WORK TO COMPLETE. In the data, from the line with "How far from the camera's" to the line with "A: [337,407]", substitute "meters" for "metres" and write out those lines again with nothing else changed.

----------------

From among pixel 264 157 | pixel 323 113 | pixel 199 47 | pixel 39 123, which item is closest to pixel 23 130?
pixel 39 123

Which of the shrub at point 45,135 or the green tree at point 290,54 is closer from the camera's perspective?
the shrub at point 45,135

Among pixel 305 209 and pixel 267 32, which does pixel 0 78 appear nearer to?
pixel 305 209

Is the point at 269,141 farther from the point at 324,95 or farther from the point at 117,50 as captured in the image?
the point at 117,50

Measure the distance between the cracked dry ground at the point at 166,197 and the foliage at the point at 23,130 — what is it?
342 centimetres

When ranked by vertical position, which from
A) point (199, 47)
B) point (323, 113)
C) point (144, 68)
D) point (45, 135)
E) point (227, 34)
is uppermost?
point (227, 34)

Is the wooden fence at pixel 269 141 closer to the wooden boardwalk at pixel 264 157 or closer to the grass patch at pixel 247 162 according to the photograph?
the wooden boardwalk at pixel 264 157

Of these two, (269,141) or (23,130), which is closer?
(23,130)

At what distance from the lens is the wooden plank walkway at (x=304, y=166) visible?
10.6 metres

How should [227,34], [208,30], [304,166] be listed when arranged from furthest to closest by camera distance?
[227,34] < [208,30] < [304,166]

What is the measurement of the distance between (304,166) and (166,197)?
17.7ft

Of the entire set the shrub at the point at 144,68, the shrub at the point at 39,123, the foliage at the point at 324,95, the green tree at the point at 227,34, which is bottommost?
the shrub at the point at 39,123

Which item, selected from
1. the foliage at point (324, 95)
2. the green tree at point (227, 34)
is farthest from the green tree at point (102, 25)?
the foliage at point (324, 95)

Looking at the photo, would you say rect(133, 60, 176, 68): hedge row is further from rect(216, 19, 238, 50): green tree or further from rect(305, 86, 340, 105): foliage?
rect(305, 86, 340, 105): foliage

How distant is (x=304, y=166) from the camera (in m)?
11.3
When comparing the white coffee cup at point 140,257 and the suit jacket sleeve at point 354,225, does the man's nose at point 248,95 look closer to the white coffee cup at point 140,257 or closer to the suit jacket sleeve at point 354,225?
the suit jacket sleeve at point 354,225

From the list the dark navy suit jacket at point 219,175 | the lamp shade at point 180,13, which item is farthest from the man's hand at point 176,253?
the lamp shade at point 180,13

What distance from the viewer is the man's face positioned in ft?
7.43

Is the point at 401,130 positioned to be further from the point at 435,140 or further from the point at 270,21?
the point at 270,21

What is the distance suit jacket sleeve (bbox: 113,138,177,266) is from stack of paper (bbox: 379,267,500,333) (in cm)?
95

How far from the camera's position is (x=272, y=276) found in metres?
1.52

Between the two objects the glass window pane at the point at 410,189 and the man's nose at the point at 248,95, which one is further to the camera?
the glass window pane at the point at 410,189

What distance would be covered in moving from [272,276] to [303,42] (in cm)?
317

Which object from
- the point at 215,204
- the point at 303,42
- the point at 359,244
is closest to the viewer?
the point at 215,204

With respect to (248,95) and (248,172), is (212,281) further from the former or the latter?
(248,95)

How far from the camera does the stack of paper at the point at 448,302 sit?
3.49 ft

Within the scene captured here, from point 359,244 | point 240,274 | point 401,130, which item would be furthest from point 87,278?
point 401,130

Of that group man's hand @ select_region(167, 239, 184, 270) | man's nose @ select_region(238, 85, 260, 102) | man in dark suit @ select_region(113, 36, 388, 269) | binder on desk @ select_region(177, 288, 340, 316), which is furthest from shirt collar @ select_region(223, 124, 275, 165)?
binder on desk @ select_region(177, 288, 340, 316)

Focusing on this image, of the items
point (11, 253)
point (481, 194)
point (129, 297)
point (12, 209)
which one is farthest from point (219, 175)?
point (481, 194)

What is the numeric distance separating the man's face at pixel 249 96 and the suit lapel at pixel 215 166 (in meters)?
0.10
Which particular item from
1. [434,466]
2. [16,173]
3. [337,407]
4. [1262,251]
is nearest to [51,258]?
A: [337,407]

----------------

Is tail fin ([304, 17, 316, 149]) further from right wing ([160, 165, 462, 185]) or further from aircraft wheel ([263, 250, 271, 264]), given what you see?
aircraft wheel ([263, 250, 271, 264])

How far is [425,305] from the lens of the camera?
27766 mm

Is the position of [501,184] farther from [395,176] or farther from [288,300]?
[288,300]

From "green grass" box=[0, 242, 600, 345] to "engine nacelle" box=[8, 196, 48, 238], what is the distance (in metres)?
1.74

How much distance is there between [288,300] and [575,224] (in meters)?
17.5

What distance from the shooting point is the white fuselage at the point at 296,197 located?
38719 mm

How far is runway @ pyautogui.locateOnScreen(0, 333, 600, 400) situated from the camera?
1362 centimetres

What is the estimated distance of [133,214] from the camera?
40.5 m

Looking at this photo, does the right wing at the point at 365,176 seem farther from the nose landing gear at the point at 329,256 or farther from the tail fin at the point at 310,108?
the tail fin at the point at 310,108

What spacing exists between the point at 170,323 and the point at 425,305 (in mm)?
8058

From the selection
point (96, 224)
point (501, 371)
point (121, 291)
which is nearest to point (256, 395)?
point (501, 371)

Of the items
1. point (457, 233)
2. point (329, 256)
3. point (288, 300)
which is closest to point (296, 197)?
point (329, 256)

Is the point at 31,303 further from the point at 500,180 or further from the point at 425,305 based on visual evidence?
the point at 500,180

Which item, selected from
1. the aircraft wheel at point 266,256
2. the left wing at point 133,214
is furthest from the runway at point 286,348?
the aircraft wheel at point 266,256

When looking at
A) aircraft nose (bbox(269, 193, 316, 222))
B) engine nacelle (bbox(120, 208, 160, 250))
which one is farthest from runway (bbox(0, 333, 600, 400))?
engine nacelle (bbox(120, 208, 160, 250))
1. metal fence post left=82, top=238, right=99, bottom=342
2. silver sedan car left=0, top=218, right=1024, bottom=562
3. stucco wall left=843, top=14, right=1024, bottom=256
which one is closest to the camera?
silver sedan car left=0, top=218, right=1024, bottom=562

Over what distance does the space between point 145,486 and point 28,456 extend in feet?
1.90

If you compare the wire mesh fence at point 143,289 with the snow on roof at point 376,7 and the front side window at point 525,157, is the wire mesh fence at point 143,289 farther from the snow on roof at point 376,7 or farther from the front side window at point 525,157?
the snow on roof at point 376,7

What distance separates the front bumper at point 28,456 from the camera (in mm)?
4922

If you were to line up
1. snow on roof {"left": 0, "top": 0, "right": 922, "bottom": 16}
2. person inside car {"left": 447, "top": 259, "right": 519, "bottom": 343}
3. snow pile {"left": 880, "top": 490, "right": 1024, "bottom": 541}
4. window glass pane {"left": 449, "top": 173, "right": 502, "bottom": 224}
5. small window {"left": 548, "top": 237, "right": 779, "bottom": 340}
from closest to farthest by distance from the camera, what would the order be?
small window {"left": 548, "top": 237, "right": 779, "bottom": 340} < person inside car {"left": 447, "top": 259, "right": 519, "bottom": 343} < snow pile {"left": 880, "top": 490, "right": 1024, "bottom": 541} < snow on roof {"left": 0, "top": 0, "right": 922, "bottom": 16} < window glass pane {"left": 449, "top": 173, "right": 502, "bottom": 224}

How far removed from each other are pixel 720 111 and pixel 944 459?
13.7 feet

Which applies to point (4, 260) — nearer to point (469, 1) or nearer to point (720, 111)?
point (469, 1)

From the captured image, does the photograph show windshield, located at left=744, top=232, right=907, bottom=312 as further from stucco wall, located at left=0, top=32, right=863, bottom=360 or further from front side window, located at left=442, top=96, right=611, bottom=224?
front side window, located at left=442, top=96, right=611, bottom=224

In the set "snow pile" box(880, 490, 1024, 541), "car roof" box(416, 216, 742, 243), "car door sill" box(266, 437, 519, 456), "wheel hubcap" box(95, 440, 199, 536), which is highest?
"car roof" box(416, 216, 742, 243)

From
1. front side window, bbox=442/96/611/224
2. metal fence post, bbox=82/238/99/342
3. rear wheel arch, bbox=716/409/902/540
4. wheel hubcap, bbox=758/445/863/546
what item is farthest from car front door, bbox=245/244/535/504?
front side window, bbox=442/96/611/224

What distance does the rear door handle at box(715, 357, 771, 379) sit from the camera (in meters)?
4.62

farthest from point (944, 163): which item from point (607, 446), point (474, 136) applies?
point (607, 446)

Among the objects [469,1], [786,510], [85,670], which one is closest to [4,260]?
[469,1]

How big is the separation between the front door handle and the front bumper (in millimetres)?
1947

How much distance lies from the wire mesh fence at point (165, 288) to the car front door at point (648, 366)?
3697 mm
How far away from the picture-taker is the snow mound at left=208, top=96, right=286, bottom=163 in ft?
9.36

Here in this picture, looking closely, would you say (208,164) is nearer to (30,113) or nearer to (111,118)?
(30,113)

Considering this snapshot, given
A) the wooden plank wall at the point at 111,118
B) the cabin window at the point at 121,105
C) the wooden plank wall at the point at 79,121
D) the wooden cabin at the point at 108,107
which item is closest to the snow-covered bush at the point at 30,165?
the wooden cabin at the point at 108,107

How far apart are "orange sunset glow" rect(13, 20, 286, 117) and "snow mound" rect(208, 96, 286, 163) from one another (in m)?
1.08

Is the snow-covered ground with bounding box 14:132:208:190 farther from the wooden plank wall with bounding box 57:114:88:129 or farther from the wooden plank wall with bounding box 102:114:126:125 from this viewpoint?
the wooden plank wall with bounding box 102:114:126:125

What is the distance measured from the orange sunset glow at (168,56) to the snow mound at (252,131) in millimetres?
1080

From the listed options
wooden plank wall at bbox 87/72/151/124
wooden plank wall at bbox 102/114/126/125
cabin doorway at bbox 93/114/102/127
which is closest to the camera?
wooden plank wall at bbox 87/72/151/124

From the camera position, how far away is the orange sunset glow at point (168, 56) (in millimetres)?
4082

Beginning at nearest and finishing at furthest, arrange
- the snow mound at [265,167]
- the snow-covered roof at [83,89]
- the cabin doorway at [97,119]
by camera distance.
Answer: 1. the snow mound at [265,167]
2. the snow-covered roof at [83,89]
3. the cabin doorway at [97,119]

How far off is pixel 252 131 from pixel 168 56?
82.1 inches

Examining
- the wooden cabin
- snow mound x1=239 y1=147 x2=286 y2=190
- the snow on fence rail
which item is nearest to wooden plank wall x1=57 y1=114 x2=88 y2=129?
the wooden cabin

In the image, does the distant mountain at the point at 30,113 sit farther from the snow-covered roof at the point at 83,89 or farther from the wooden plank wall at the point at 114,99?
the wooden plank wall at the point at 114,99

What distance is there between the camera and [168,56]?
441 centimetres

----------------

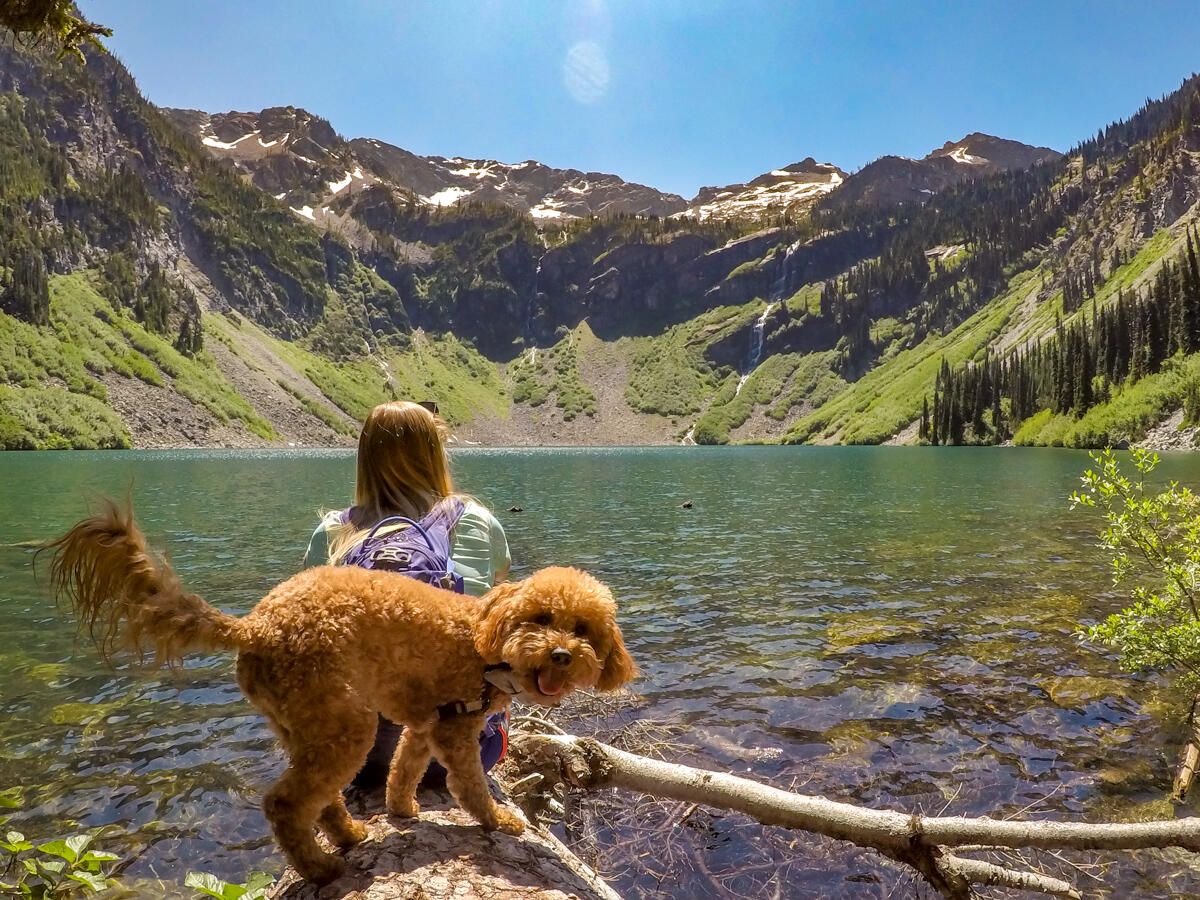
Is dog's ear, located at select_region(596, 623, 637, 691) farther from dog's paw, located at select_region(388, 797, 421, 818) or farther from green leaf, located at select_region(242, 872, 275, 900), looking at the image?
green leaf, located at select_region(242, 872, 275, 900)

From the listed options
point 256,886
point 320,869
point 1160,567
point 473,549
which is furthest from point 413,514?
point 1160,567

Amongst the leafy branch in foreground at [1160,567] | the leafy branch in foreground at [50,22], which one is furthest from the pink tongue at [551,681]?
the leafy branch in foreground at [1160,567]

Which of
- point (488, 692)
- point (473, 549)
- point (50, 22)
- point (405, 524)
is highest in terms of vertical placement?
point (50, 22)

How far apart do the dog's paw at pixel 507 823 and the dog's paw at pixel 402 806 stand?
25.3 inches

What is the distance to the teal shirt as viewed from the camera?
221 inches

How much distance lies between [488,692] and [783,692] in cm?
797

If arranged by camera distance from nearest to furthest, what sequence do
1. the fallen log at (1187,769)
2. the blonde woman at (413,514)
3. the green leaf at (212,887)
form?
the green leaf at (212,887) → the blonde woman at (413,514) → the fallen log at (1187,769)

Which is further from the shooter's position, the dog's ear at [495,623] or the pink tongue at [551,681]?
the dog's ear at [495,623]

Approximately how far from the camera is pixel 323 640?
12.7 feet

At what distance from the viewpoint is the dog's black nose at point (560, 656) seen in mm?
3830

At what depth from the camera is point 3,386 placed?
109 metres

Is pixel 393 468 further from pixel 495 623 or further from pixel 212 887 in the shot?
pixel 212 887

----------------

OUTPUT OF THE TASK.
How far from the camera's position is (x=272, y=276) found in meters?
1.52

Between the two objects the glass window pane at the point at 410,189 and the man's nose at the point at 248,95, which one is further to the camera?
the glass window pane at the point at 410,189

What distance would be covered in moving from [272,276] to [303,42] (in cm)?
317

Which object from
- the point at 215,204
- the point at 303,42
- the point at 359,244
is closest to the viewer?
the point at 215,204

With respect to (248,95) and (248,172), is (212,281) further from the former or the latter?
(248,95)

How far from the camera does the stack of paper at the point at 448,302 sit?
3.49 ft

Within the scene captured here, from point 359,244 | point 240,274 | point 401,130, which item would be furthest from point 87,278?
point 401,130

Of that group man's hand @ select_region(167, 239, 184, 270) | man's nose @ select_region(238, 85, 260, 102) | man in dark suit @ select_region(113, 36, 388, 269) | binder on desk @ select_region(177, 288, 340, 316), which is furthest from shirt collar @ select_region(223, 124, 275, 165)?
binder on desk @ select_region(177, 288, 340, 316)

Focusing on this image, of the items
point (11, 253)
point (481, 194)
point (129, 297)
point (12, 209)
which one is farthest from point (219, 175)?
point (481, 194)

What is the numeric distance separating the man's face at pixel 249 96 and the suit lapel at pixel 215 166 (in meters)?
0.10
Which particular item from
1. [434,466]
2. [16,173]
3. [337,407]
4. [1262,251]
is nearest to [51,258]?
A: [337,407]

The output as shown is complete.